The 5 remaining ones use another pattern. Consider lib_eio/net.ml/Network as an example:

Network : ('t, (module NETWORK with type t = 't and type tag = 'tag), [> 'tag ty]) Resource.pi

In this pattern, the signature has 2 types. Its second type is bound as a parameter of the last argument of pi (tag ty here).

I hadn't noticed this pattern before. I find it more tricky because the tags part of pi become more than a simple phantom type : if you do not tag your handler correctly, you are essentially writing unsafe code:

module type Trait = sig
  type t
  type a

  val get_a : t -> a
end

type ('a, 'impl, 'tag) Eio.Resource.pi +=
  | Trait :
      ( 't
      , (module Trait with type t = 't and type a = 'a)
      , [ `A of 'a ] )
        Eio.Resource.pi

let get_a (type tag) (Eio.Resource.T (t, ops) : [> `A of tag ] Eio.Resource.t) =
  let (module T) = Eio.Resource.get ops Trait in
  T.get_a t
;;

module Int_trait = struct
  type t = int
  type a = string

  let get_a = string_of_int
end

let h : (int, [> `A of int ]) Eio.Resource.handler =
  Eio.Resource.handler [ H (Trait, (module Int_trait)) ]
;;

let%expect_test "crash" =
  let (a : int) = get_a (T (42, h)) in
  print_s [%sexp { is_int = (Obj.is_int (Obj.repr a) : bool) }];
  [%expect {| ((is_int false)) |}]
;;

It looks like a potentially more concerning problem than the previous counter-example. All the more reasons for revising?

lib_eio/time.ml

  type (_, _, _) Resource.pi +=
    | Clock : ('t, (module CLOCK with type t = 't and type time = 'time), [> 'time clock_ty]) Resource.pi

The type time ends up with 2 disjoint instances throughout the project, float and Mtime.t, so it is possible to functorize over it. I experimented with this idea here.

net & process

They are parametrized by [> Generic ] (which sometimes has [ Unix ]), so the parameter of the tag itself uses subtyping.

I don't know yet how to handle that part, and currently left it for future work. I am hoping this will not undermine the whole approach, but I am not confident.

talex5 commented 2 weeks ago

Hmm, interesting.

I'm wondering about another possibility: what if we require users to provide a function (as above, but returning an option), and convert it to an array in Resource.handler by calling it once for each pi value.

I haven't tried it, but I think that would ensure that the values are sufficiently polymorphic.

It would mean that when defining a new API you'd have to list all the pi values, but would have the advantage of actually testing that they're all provided at handler definition time.

mbarbin commented 1 week ago

I'm wondering about another possibility: what if we require users to provide a function (as above, but returning an option), and convert it to an array in Resource.handler by calling it once for each pi value.

You may be ahead of me on this. I'm under the impression that the user provided pattern matching would only get you as far as the Create functor.

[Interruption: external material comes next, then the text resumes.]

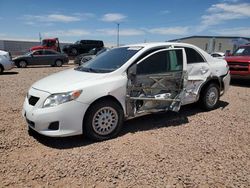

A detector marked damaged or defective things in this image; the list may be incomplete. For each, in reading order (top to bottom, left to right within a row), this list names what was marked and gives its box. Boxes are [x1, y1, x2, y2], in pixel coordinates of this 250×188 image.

I am curious if you envision that this would make the compiler infer the type of the tags during handler creation. It's hard to know without trying, but my impression is that as long as the function to build a handler does not constrain the tags on its own, the API will still be subject to the sort of the counter-example number 2 (constructing a segfault by improperly casting the tags).

Such as in the current api:

val handler : 't binding list -> ('t, _) handler

I wonder if there is a construct in the language that could allow a unification of the tags while the bindings are joined (such as in a list, or pattern matching). Would using a object type instead of polymorphic variant in the tag phantom parameter give more power/flexibility?

The 2 remaining cases are essentially the moral equivalent of a parametrized OCaml class.

If the constrain for the parameter cannot be guaranteed via the tags, maybe a possible direction is to add more parameters to what's currently exposed:

val get : ('t, 'param, 'tags) handler -> ('t, 'param, 'impl, 'tags) pi -> 'impl

By the way, could you point me to an example in Eio for net and process that builds a handler that is not 'Unix. I couldn't find one (is it for compiling to javascript?). For example, lib_eio_posix.Process.Process_impl.tag = [ 'Generic | 'Unix ]. I'd like to better understand how the code makes use of this subtype for this tag parameter, for added context.